How to Stop Feeling Fatigued After Eating Carbs
1. Follow a balanced diet
Carbohydrates are a macro and, alongside proteins and fats, are an essential part of your diet. The main purpose of carbs is to supply your body with energy, and they should be consumed in a healthy proportion to proteins and fats.
Meals that feature mainly carbs and not much else will make you feel more fatigued. Likewise, you should try to always eat complex carbs where possible. Examples include nuts, legumes, fruit, and whole-grain pasta.
You should also try to avoid consuming products with a lot of refined sugars, as this will cause your blood glucose levels to spike and eventually crash.
2. Portion control
Larger meals are far more likely to leave you feeling fatigued, so it’s best to stick with smaller portions where possible. This is particularly important around lunchtime so as to avoid the typical afternoon slump.
It can also help to have slightly larger portions of protein. This is because this type of food takes longer to digest and leaves you satiated for longer, so prevents your body from processing too much insulin.
3. Prioritize sleep
It might sound obvious, but maintaining a healthy sleep cycle will help prevent you from feeling tired after you eat. Ideally, you should aim for 7-9 hours of sleep per night.
4. Drink more water
You feel more fatigued when you are dehydrated, so aim to drink at least 8 glasses of water per day.
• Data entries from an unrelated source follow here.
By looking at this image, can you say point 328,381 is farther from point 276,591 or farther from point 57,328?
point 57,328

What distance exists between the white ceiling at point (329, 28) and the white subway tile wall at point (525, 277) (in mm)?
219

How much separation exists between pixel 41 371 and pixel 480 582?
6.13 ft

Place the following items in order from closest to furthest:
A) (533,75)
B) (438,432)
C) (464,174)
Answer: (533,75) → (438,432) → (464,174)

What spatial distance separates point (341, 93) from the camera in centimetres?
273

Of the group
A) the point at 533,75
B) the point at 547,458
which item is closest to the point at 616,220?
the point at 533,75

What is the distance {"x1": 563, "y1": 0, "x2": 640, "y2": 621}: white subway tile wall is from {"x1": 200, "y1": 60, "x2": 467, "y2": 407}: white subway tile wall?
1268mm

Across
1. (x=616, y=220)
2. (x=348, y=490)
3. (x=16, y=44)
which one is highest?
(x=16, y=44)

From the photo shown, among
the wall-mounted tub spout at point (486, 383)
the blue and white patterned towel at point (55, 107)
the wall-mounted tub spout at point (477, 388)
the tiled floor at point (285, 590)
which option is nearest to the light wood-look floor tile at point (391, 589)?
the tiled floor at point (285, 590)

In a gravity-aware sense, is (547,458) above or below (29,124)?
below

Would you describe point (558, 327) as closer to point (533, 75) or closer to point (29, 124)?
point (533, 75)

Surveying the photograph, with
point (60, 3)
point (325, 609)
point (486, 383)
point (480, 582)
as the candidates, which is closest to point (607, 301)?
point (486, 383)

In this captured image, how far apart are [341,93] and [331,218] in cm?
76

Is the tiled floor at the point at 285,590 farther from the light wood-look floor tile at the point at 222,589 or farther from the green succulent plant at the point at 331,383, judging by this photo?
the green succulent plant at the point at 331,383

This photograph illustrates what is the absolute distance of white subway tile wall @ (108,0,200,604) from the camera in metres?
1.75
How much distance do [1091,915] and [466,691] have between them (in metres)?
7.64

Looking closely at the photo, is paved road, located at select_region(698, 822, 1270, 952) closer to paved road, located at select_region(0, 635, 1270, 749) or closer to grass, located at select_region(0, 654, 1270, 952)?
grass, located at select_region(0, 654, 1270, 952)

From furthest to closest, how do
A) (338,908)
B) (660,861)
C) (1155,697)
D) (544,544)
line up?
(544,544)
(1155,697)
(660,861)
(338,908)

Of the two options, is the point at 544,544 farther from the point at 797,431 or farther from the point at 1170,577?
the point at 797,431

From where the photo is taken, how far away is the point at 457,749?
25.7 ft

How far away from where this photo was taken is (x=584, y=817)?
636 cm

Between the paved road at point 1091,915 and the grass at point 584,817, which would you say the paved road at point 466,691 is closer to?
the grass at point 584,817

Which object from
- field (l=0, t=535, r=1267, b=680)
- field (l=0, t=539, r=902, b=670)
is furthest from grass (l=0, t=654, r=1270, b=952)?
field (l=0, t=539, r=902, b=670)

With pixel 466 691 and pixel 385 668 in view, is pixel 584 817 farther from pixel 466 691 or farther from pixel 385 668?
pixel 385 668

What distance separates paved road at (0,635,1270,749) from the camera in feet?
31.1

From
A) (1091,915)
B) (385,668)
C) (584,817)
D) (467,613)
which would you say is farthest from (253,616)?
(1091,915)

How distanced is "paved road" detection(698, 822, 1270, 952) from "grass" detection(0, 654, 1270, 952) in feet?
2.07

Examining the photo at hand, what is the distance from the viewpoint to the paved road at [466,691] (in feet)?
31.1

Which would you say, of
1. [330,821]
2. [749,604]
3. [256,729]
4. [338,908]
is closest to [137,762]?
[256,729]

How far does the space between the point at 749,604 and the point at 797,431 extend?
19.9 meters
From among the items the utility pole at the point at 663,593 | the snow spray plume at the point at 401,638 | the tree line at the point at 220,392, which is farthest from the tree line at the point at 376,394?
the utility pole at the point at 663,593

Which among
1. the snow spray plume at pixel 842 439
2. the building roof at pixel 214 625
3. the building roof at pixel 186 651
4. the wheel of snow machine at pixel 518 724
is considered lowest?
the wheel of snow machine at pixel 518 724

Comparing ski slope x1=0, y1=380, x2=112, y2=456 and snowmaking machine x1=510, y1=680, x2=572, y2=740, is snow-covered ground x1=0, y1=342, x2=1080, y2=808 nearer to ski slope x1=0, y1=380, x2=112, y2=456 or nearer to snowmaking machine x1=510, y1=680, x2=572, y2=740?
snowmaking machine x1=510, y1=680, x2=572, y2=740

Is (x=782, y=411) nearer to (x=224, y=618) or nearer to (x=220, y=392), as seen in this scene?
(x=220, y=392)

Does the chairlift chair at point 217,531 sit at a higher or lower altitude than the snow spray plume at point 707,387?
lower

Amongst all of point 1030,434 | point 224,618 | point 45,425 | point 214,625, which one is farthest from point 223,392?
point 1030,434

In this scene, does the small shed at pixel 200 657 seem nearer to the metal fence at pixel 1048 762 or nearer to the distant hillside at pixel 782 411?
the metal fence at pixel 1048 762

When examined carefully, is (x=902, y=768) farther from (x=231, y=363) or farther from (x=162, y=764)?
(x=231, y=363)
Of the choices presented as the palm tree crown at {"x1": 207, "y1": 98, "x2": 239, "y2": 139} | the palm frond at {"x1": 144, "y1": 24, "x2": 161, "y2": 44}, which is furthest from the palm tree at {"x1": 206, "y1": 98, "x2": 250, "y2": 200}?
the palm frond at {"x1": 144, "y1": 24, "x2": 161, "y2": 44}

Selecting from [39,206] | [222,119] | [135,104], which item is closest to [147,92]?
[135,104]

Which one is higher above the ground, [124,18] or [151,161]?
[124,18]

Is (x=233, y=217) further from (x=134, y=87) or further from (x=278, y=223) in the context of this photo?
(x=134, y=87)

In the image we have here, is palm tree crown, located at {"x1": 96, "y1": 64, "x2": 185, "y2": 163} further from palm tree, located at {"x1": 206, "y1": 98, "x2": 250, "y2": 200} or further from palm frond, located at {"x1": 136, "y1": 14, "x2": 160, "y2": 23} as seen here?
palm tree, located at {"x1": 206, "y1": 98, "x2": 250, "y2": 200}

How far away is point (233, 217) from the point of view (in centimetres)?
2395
If you find yourself forgetting to regularly drink water, there are many apps that give you notifications throughout the day to ensure you hit your targets.
Feeling fatigued after eating carbs is a normal and very common experience, so there’s no need to worry too much. However, it can get in the way of getting things done so if you want to avoid these feelings of lethargy, try to only consume complex carbohydrates and ensure your diet is balanced.
Frequently Asked Questions
Does getting tired after eating mean diabetes?
Not necessarily. As highlighted above, feeling tired after eating is a common occurrence and happens for a variety of reasons, many of which are entirely normal. That being said, constantly feeling tired after eating can be a sign of diabetes, so if you are at all concerned then speak to your doctor, who can run some tests.
Does high blood sugar make you feel tired?
Not on its own, no. High blood sugar actually gives you a fast burst of energy (sometimes called a ‘sugar rush’). Your body’s response to high blood sugar – the release of insulin – can make you feel tired, though.